***** DATA EXTRACT

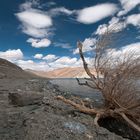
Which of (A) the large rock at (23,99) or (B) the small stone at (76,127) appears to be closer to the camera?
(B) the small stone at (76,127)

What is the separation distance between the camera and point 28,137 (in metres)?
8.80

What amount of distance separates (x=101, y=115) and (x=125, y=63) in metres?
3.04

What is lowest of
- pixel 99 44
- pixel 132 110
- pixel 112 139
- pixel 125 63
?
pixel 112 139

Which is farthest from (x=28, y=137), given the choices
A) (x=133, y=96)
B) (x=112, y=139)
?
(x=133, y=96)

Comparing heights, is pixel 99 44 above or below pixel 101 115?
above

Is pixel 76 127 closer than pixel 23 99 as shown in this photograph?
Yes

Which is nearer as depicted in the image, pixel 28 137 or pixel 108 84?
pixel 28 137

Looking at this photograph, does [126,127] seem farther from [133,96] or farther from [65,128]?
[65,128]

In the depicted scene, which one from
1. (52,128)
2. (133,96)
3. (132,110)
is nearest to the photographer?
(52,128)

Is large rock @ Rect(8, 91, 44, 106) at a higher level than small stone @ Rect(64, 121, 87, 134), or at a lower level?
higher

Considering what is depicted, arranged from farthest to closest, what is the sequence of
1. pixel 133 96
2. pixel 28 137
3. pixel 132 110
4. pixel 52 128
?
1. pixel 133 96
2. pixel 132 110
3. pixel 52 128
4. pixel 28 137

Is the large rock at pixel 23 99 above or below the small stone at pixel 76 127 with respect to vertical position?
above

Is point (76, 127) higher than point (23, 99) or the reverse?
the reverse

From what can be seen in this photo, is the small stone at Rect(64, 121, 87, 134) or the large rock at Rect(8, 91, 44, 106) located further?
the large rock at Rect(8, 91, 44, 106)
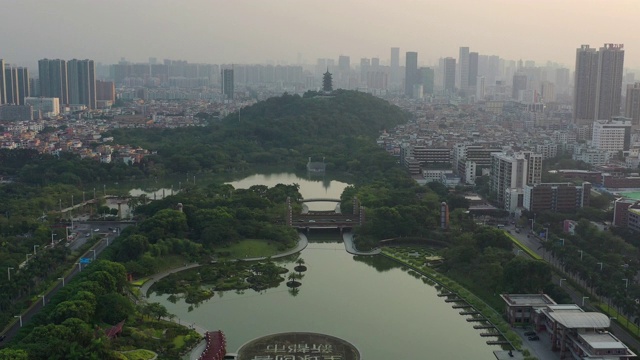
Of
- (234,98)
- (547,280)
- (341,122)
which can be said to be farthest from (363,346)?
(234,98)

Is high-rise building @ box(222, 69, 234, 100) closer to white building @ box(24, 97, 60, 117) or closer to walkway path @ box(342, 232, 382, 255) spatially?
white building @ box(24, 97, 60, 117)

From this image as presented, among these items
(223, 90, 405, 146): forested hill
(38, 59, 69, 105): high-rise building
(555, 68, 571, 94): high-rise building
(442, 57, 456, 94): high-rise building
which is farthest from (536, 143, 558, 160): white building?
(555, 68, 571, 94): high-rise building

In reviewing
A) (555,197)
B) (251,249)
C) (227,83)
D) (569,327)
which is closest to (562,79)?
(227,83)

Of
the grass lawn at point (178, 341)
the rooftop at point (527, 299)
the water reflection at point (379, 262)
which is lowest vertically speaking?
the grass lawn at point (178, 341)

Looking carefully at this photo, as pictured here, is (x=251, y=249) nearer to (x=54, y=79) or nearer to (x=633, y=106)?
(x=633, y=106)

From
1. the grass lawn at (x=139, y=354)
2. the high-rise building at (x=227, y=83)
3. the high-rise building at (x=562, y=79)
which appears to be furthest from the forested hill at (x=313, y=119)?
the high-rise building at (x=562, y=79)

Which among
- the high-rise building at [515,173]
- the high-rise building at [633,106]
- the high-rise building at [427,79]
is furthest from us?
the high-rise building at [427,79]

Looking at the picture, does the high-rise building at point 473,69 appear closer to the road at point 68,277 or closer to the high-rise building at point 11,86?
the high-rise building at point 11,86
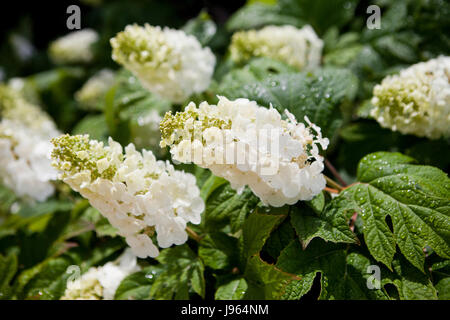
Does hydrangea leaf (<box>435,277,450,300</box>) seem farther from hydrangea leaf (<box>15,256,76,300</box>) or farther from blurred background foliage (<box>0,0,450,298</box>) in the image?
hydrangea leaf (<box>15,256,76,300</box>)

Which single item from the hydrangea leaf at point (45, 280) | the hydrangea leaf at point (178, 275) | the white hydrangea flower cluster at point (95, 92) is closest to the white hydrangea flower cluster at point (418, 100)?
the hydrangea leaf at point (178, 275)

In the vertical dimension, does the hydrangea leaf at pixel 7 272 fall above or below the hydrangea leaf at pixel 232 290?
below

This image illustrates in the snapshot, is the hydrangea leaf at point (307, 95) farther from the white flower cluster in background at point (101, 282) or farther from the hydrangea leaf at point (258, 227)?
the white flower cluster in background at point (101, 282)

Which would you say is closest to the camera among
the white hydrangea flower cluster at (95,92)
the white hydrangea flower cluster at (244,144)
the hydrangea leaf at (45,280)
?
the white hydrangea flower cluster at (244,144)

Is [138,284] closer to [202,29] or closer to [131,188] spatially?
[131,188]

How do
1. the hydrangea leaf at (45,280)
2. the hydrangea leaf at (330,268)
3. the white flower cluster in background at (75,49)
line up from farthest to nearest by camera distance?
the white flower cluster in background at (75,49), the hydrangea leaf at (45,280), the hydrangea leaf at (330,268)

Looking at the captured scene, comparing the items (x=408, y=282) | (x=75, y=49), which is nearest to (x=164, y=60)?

**********

• [SET TASK]
Go through the listing above and quote it exactly, apart from its images.

• [TASK SOLUTION]
Which of (A) the large rock at (23,99) or (B) the small stone at (76,127) appears to be closer to the camera?
(B) the small stone at (76,127)

What is the separation distance between the camera and point 28,137 (in metres)?
8.80

What amount of distance separates (x=101, y=115) and (x=125, y=63) in metres?
3.04

What is lowest of
- pixel 99 44
- pixel 132 110
- pixel 112 139
- pixel 125 63
?
pixel 112 139

Which is farthest from (x=28, y=137), given the choices
A) (x=133, y=96)
B) (x=112, y=139)
?
(x=133, y=96)

Comparing heights, is pixel 99 44 above or below pixel 101 115?
above

Is pixel 76 127 closer than pixel 23 99 as shown in this photograph?
Yes

Which is nearer as depicted in the image, pixel 28 137 or pixel 108 84?
pixel 28 137

Looking at this photograph, does [126,127] seem farther from [133,96] or farther from [65,128]?
[65,128]

In the depicted scene, which one from
1. (52,128)
2. (133,96)
3. (132,110)
is nearest to the photographer?
(52,128)

Is large rock @ Rect(8, 91, 44, 106) at a higher level than small stone @ Rect(64, 121, 87, 134), or at a lower level?
higher

Considering what is depicted, arranged from farthest to closest, what is the sequence of
1. pixel 133 96
2. pixel 28 137
3. pixel 132 110
4. pixel 52 128
?
1. pixel 133 96
2. pixel 132 110
3. pixel 52 128
4. pixel 28 137

Is the large rock at pixel 23 99 above or below the small stone at pixel 76 127 with respect to vertical position?
above

Is point (76, 127) higher than point (23, 99) or the reverse?
the reverse

From what can be seen in this photo, is the small stone at Rect(64, 121, 87, 134) or the large rock at Rect(8, 91, 44, 106) located further?
the large rock at Rect(8, 91, 44, 106)
Of
- (234,98)
- (547,280)
- (341,122)
which can be said to be farthest from (363,346)?
(234,98)

Is high-rise building @ box(222, 69, 234, 100) closer to white building @ box(24, 97, 60, 117) or closer to walkway path @ box(342, 232, 382, 255) spatially?
white building @ box(24, 97, 60, 117)

From this image as presented, among these items
(223, 90, 405, 146): forested hill
(38, 59, 69, 105): high-rise building
(555, 68, 571, 94): high-rise building
(442, 57, 456, 94): high-rise building
which is farthest from (536, 143, 558, 160): white building?
(555, 68, 571, 94): high-rise building

In reviewing
A) (555,197)
B) (251,249)
C) (227,83)
D) (569,327)
which is closest to (562,79)?
(227,83)

Of
the grass lawn at point (178, 341)
the rooftop at point (527, 299)
the water reflection at point (379, 262)
which is lowest vertically speaking?
the grass lawn at point (178, 341)

Looking carefully at this photo, as pictured here, is (x=251, y=249) nearer to (x=54, y=79) or nearer to (x=633, y=106)?
(x=633, y=106)

From
1. the grass lawn at (x=139, y=354)
2. the high-rise building at (x=227, y=83)
3. the high-rise building at (x=562, y=79)
which appears to be furthest from the forested hill at (x=313, y=119)?
the high-rise building at (x=562, y=79)

Which among
- the high-rise building at [515,173]
- the high-rise building at [633,106]
- the high-rise building at [427,79]
is furthest from us?
the high-rise building at [427,79]

Looking at the picture, does the high-rise building at point 473,69 appear closer to the road at point 68,277 or closer to the high-rise building at point 11,86?
the high-rise building at point 11,86
Does hydrangea leaf (<box>435,277,450,300</box>) seem farther from hydrangea leaf (<box>15,256,76,300</box>) or farther from blurred background foliage (<box>0,0,450,298</box>) in the image?
hydrangea leaf (<box>15,256,76,300</box>)

Which single item from the hydrangea leaf at point (45, 280) | the hydrangea leaf at point (178, 275) | the white hydrangea flower cluster at point (95, 92) is closest to the white hydrangea flower cluster at point (418, 100)?
the hydrangea leaf at point (178, 275)

In the vertical dimension, does the hydrangea leaf at pixel 7 272 fall above or below the hydrangea leaf at pixel 232 290?
below

This image illustrates in the snapshot, is the hydrangea leaf at point (307, 95) farther from the white flower cluster in background at point (101, 282) or farther from the hydrangea leaf at point (258, 227)?
the white flower cluster in background at point (101, 282)

Which would you say is closest to the camera among
the white hydrangea flower cluster at (95,92)
the white hydrangea flower cluster at (244,144)
the hydrangea leaf at (45,280)
?
the white hydrangea flower cluster at (244,144)

Is [138,284] closer to [202,29] or closer to [131,188] spatially?
[131,188]

How do
1. the hydrangea leaf at (45,280)
2. the hydrangea leaf at (330,268)
3. the white flower cluster in background at (75,49)
line up from farthest to nearest by camera distance?
the white flower cluster in background at (75,49), the hydrangea leaf at (45,280), the hydrangea leaf at (330,268)

Looking at the captured scene, comparing the items (x=408, y=282) | (x=75, y=49), which is nearest to (x=164, y=60)?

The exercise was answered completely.